今も昔も私は本当にビッグ・マウスなので、会社でも「MBA留学する!」と公言してしまい、もし受からなかったらどうしよう、と言っていると、

If you cannot get in any school, it's just because you don't try hard enough.

If you try hard enough, you can get in.

もし駄目だったとしたら、それはあなたが精一杯やらなかったからでしょう。

一生懸命やれば受かるよ、と言ってくれました。

単純な私は、その言葉にどれだけ励まされたでしょうか。
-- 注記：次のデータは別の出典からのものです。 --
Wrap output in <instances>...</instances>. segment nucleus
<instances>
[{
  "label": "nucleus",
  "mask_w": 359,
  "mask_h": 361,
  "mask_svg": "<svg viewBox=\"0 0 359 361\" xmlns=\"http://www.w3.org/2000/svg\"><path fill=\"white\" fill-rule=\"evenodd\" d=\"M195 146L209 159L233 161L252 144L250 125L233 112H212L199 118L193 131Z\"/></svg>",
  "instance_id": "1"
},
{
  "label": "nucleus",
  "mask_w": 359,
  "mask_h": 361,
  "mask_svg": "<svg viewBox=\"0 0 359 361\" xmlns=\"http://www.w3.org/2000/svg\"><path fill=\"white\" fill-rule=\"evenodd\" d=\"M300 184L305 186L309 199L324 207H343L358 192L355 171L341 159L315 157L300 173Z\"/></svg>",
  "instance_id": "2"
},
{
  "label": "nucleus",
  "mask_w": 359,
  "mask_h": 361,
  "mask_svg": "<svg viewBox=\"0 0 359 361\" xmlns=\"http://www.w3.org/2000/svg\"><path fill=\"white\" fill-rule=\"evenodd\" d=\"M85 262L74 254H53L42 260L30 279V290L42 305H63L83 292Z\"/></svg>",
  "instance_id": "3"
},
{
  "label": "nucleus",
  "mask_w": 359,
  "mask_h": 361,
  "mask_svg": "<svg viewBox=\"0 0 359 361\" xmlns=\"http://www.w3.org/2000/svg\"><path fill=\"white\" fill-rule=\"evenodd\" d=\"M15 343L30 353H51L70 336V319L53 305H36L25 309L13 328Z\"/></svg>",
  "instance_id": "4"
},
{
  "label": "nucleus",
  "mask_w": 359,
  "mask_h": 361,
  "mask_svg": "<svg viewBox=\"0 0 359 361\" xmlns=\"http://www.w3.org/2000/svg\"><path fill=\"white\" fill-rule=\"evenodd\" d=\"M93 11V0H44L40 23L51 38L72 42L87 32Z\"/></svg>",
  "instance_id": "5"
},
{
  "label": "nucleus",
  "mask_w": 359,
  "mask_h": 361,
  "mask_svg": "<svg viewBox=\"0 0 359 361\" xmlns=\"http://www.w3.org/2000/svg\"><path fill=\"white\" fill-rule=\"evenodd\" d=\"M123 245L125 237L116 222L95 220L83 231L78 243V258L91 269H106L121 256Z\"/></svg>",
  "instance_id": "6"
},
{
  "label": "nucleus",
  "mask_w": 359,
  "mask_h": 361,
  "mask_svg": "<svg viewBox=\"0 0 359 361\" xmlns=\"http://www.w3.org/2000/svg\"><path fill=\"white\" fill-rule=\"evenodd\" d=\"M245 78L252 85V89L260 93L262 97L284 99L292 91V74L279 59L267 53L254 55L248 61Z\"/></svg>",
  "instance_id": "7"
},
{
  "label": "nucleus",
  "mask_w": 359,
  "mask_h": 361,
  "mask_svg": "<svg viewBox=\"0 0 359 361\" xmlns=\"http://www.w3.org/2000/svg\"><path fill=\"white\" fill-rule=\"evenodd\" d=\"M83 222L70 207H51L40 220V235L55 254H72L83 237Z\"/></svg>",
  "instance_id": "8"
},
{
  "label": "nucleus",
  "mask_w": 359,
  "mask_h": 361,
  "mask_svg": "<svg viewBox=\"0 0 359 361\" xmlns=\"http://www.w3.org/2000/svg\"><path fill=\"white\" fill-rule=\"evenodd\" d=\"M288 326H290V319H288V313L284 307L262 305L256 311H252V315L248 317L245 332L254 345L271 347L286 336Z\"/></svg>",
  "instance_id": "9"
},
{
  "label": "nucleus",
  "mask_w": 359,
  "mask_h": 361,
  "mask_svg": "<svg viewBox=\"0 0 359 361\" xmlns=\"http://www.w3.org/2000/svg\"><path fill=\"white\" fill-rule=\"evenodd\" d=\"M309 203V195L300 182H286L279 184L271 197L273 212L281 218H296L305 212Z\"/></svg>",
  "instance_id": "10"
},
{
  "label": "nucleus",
日本人のほぼ全員に、「どうせ・・・」、とか、「今さら・・・」とか、「あんな優秀な人でも駄目だったのに、あなたなんて・・・」、と言われ続けていた私は、本当に救われた気持ちになりました。

誰でもがやれば出来るわけではありませんが、やらなければ出来るか出来ないかもわからないし、やらないことには何も出来もるはずがありません。「どうせダメだよ」と、何でも否定から入る、典型的日本人にしか会えなかったら、私の人生は全く違っていたでしょう・・・。
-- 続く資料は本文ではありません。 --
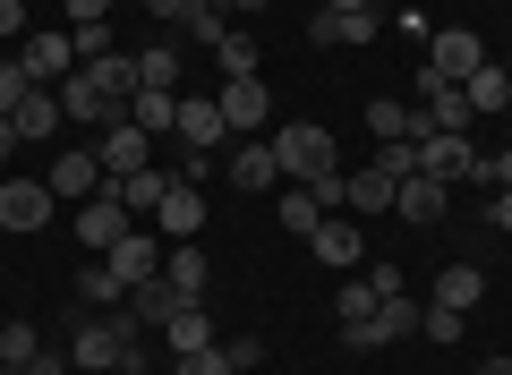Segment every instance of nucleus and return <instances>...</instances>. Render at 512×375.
Returning a JSON list of instances; mask_svg holds the SVG:
<instances>
[{
    "label": "nucleus",
    "instance_id": "412c9836",
    "mask_svg": "<svg viewBox=\"0 0 512 375\" xmlns=\"http://www.w3.org/2000/svg\"><path fill=\"white\" fill-rule=\"evenodd\" d=\"M128 128H146V137H171V128H180V94L137 86V94H128Z\"/></svg>",
    "mask_w": 512,
    "mask_h": 375
},
{
    "label": "nucleus",
    "instance_id": "3c124183",
    "mask_svg": "<svg viewBox=\"0 0 512 375\" xmlns=\"http://www.w3.org/2000/svg\"><path fill=\"white\" fill-rule=\"evenodd\" d=\"M146 9H154L163 26H180V18H188V0H146Z\"/></svg>",
    "mask_w": 512,
    "mask_h": 375
},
マイクさんはその後、ご自分も働きながら博士号(Ph. D)を修得し、今はある大学の学部長に就任し、様々な国から来る学生さん達を相手に教鞭を取っていらっしゃいます。

​既に新卒で入った会社で一生が決まる時代ではなくなっていますが、まだまだ労働市場は硬直的で、多くの選択肢が開かれているとは言えません。仕事だけが人生ではないにせよ、仕事は人生で多くの時間を費やすのですから、仕事がつまらなかったら人生、勿体ないと思います。どうせ働くからには、自分が面白いと思ったことをやった方が成果も上がりやすいのではないでしょうか。

だから私は、疑問を感じながら会社にしがみつくより、より多くの人があらゆる可能性にチャレンジして転職したり、働きながら学んでキャリア・チェンジしやすくなることを願っています。